(EXERCISE DESCRIPTION): Reproduce the records verbatim, starting at the line containing "At what distance from the camera can" and ending at the line containing "0.68 metres", leaving out any pictures.

(SOURCE DATA):
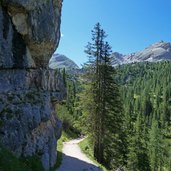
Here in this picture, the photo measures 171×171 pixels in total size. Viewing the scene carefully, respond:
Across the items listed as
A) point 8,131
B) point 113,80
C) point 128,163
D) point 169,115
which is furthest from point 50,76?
point 169,115

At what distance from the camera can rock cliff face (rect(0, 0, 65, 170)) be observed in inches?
790

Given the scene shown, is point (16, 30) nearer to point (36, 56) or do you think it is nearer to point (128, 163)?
point (36, 56)

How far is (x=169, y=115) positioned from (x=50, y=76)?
120 m

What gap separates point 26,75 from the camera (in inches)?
991

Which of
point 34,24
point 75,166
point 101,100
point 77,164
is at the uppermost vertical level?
point 34,24

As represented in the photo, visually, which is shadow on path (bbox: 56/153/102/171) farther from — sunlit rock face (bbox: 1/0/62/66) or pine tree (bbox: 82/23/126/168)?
sunlit rock face (bbox: 1/0/62/66)

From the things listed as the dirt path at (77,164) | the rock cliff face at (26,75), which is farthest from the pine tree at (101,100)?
the rock cliff face at (26,75)

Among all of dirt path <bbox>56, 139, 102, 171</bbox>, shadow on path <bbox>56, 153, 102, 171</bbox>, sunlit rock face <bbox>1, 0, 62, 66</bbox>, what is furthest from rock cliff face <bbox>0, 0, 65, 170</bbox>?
dirt path <bbox>56, 139, 102, 171</bbox>

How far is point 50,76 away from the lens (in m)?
30.5

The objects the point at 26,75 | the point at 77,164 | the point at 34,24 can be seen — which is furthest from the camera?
the point at 77,164

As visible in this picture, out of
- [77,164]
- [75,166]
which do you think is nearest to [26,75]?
[75,166]

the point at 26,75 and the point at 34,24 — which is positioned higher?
the point at 34,24

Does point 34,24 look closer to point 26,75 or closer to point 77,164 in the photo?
point 26,75

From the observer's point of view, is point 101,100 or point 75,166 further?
point 101,100
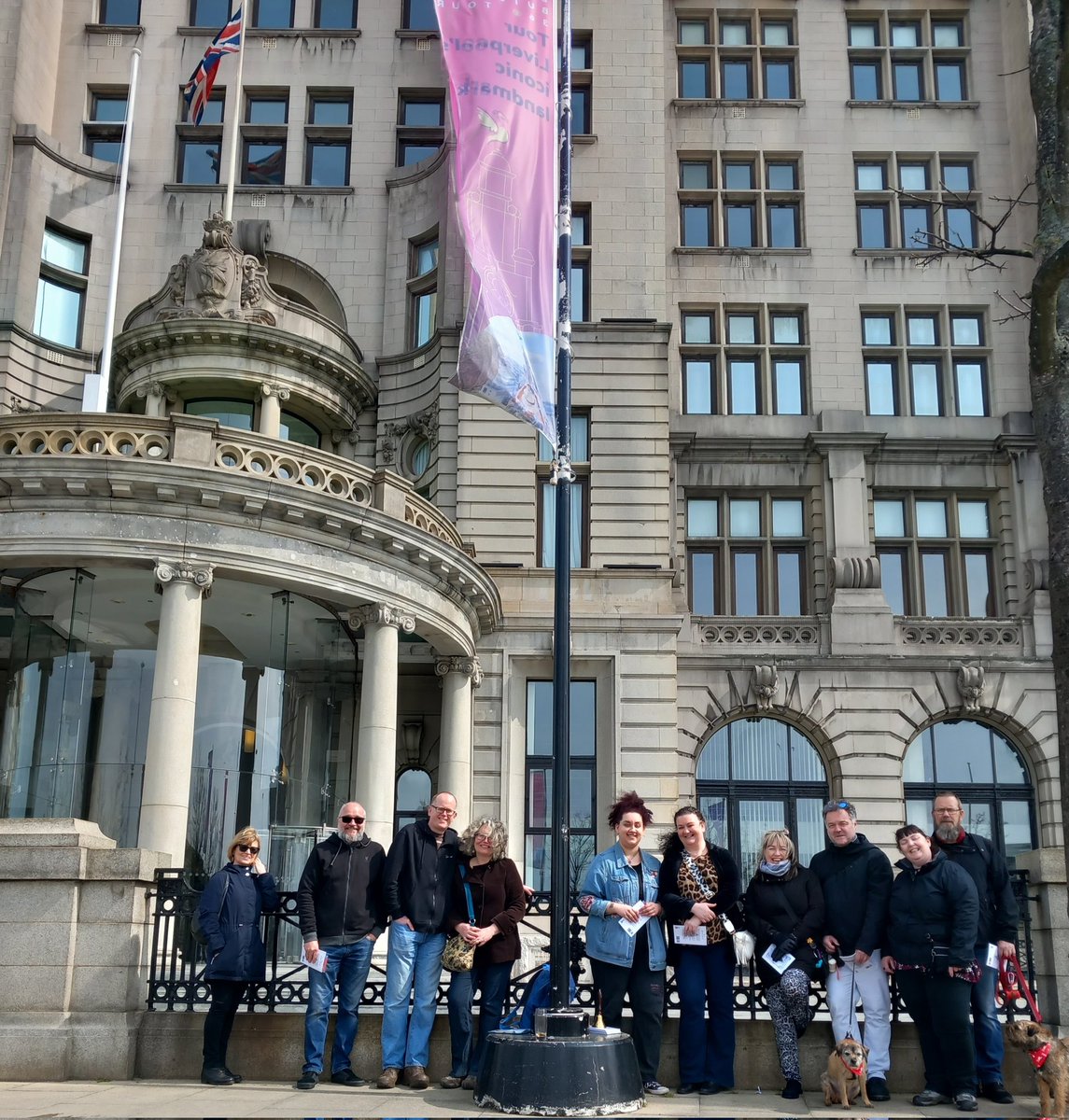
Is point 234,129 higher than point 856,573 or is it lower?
higher

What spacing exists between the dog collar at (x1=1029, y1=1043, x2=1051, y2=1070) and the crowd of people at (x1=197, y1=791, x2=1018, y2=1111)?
0.68 metres

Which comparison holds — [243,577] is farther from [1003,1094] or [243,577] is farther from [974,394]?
[974,394]

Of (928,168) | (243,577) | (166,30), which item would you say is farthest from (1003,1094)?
(166,30)

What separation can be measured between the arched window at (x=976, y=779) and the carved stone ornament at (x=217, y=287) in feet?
52.9

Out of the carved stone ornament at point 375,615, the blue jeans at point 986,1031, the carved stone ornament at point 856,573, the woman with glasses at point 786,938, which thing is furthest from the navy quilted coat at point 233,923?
the carved stone ornament at point 856,573

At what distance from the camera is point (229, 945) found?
34.3 ft

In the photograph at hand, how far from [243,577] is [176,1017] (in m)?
8.63

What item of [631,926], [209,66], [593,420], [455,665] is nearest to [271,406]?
[593,420]

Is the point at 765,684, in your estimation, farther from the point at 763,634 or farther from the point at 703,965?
the point at 703,965

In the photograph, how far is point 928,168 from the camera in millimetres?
30375

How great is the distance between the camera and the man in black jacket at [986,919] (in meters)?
9.92

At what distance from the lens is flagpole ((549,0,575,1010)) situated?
9516mm

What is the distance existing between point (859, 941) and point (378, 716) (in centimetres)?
1092

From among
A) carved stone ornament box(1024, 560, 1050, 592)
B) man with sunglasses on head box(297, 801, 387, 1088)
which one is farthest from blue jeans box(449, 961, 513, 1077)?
carved stone ornament box(1024, 560, 1050, 592)
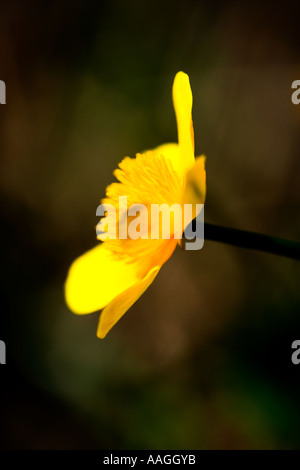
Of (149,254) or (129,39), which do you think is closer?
(149,254)

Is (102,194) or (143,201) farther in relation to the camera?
(102,194)

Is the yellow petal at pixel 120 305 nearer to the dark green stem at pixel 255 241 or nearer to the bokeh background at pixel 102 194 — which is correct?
the dark green stem at pixel 255 241

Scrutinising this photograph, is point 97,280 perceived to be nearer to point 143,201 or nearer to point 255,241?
point 143,201

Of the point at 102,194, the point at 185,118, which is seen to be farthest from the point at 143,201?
the point at 102,194

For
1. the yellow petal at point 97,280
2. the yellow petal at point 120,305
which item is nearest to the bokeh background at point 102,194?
the yellow petal at point 97,280

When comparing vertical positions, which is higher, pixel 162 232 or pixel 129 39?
pixel 129 39
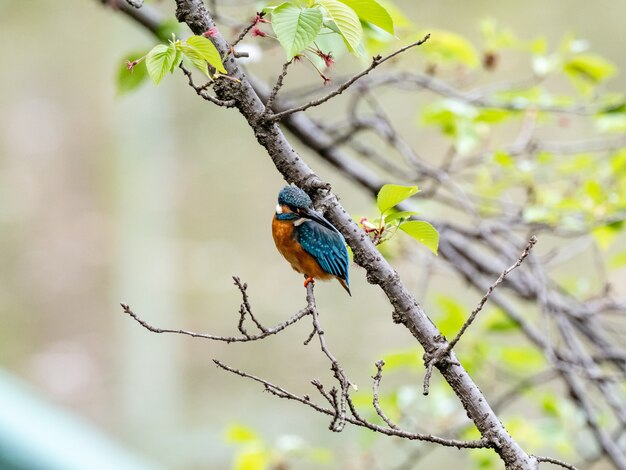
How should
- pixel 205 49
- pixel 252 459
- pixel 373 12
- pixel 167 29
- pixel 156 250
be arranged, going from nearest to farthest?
pixel 205 49 < pixel 373 12 < pixel 167 29 < pixel 252 459 < pixel 156 250

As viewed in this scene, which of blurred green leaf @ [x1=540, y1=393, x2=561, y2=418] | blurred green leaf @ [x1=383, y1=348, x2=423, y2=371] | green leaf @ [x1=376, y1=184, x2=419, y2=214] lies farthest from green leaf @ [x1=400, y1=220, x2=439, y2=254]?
blurred green leaf @ [x1=540, y1=393, x2=561, y2=418]

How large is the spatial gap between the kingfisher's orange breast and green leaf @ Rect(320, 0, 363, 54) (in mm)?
206

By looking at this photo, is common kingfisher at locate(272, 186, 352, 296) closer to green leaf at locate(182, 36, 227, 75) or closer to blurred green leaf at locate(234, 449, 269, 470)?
green leaf at locate(182, 36, 227, 75)

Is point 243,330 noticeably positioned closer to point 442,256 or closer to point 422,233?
point 422,233

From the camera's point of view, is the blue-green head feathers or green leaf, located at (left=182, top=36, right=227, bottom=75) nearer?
green leaf, located at (left=182, top=36, right=227, bottom=75)

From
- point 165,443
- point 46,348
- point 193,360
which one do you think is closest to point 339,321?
point 193,360

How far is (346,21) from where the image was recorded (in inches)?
26.1

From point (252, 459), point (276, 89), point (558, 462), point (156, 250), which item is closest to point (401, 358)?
point (252, 459)

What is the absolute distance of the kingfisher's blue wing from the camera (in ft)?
2.49

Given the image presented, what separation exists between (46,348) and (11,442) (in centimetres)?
194

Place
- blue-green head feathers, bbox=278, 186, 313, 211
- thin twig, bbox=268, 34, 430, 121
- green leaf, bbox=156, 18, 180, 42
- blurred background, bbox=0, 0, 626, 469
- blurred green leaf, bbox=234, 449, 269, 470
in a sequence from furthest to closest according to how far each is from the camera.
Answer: blurred background, bbox=0, 0, 626, 469, blurred green leaf, bbox=234, 449, 269, 470, green leaf, bbox=156, 18, 180, 42, blue-green head feathers, bbox=278, 186, 313, 211, thin twig, bbox=268, 34, 430, 121

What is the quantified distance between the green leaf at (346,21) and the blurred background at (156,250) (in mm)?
1572

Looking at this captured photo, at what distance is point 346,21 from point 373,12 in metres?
0.07

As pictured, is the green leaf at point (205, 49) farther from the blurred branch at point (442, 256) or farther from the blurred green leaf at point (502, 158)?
the blurred green leaf at point (502, 158)
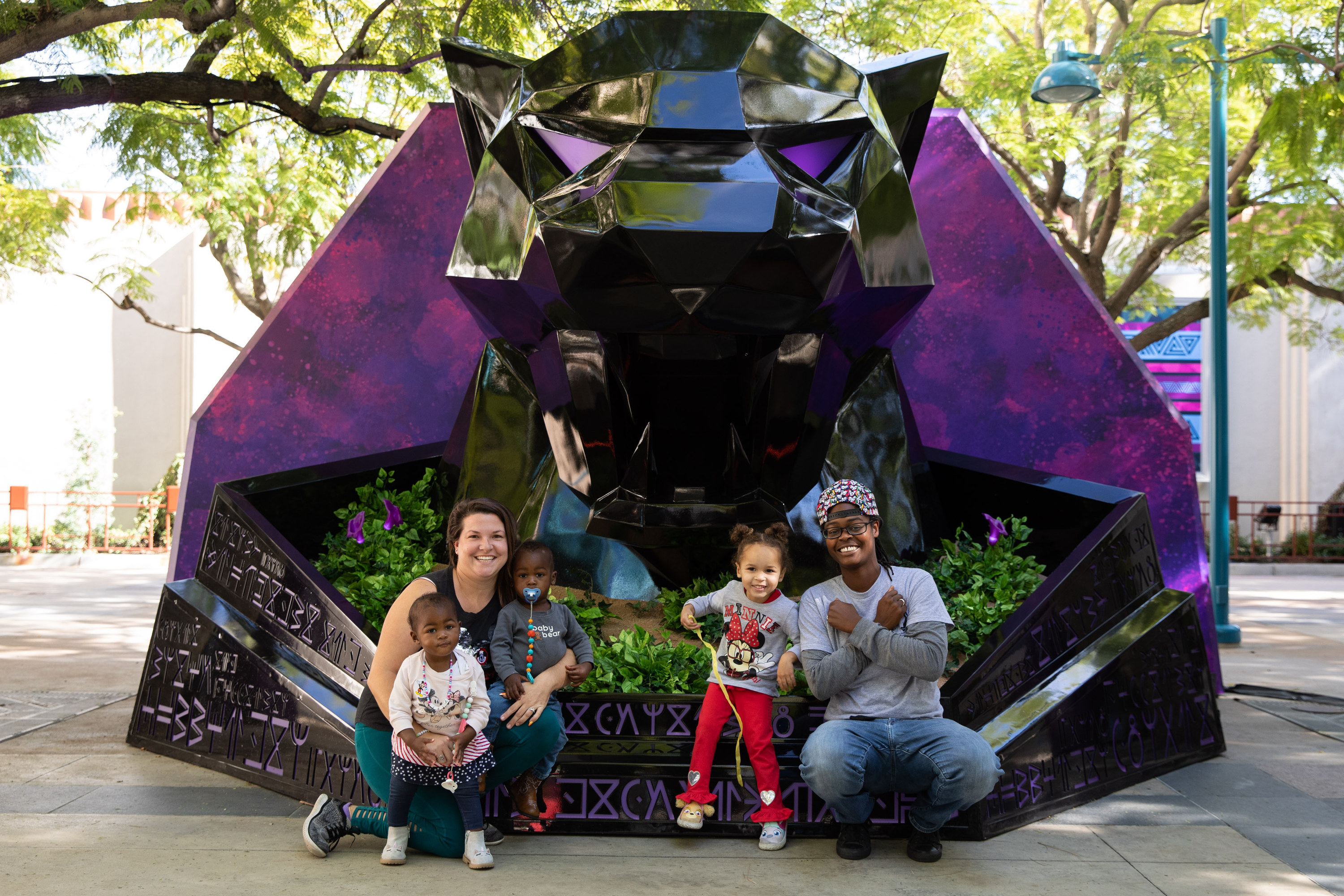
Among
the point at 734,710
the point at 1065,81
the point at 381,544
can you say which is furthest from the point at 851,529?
the point at 1065,81

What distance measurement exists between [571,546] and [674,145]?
1.56 m

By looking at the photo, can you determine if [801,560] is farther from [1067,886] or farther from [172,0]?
[172,0]

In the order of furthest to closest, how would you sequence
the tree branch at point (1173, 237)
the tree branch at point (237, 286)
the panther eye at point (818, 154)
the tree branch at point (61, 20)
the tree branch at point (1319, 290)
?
the tree branch at point (237, 286), the tree branch at point (1319, 290), the tree branch at point (1173, 237), the tree branch at point (61, 20), the panther eye at point (818, 154)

(TASK SOLUTION):
At what distance from the camera can rock cliff face (rect(0, 0, 65, 170)) be observed in inches?
790

Given the scene shown, is point (16, 30) nearer to point (36, 56) or do you think it is nearer to point (128, 163)?
point (36, 56)

How far is (x=169, y=115) positioned from (x=50, y=76)?
120 m

What gap separates point 26,75 from the camera (in inches)?
991

Which of
point 34,24
point 75,166
point 101,100
point 77,164
is at the uppermost vertical level?
point 34,24

As represented in the photo, visually, which is shadow on path (bbox: 56/153/102/171) farther from — sunlit rock face (bbox: 1/0/62/66) or pine tree (bbox: 82/23/126/168)?
sunlit rock face (bbox: 1/0/62/66)

From the things listed as the dirt path at (77,164) | the rock cliff face at (26,75), which is farthest from the pine tree at (101,100)?
the rock cliff face at (26,75)

Among all of dirt path <bbox>56, 139, 102, 171</bbox>, shadow on path <bbox>56, 153, 102, 171</bbox>, sunlit rock face <bbox>1, 0, 62, 66</bbox>, what is furthest from rock cliff face <bbox>0, 0, 65, 170</bbox>?
dirt path <bbox>56, 139, 102, 171</bbox>

How far is point 50,76 away from the lens (in m)?
30.5

The objects the point at 26,75 | the point at 77,164 | the point at 34,24 can be seen — which is furthest from the camera?
the point at 77,164

As visible in this picture, out of
- [77,164]
- [75,166]
which do you think is nearest to [26,75]?
[75,166]

the point at 26,75 and the point at 34,24 — which is positioned higher?
the point at 34,24

Does point 34,24 look closer to point 26,75 or closer to point 77,164 in the photo?
point 26,75

From the observer's point of view, is point 101,100 or point 75,166 further?
point 101,100
Is point 234,129 higher than point 856,573 or is it lower?
higher

What spacing exists between the dog collar at (x1=1029, y1=1043, x2=1051, y2=1070) and the crowd of people at (x1=197, y1=791, x2=1018, y2=1111)?
0.68 metres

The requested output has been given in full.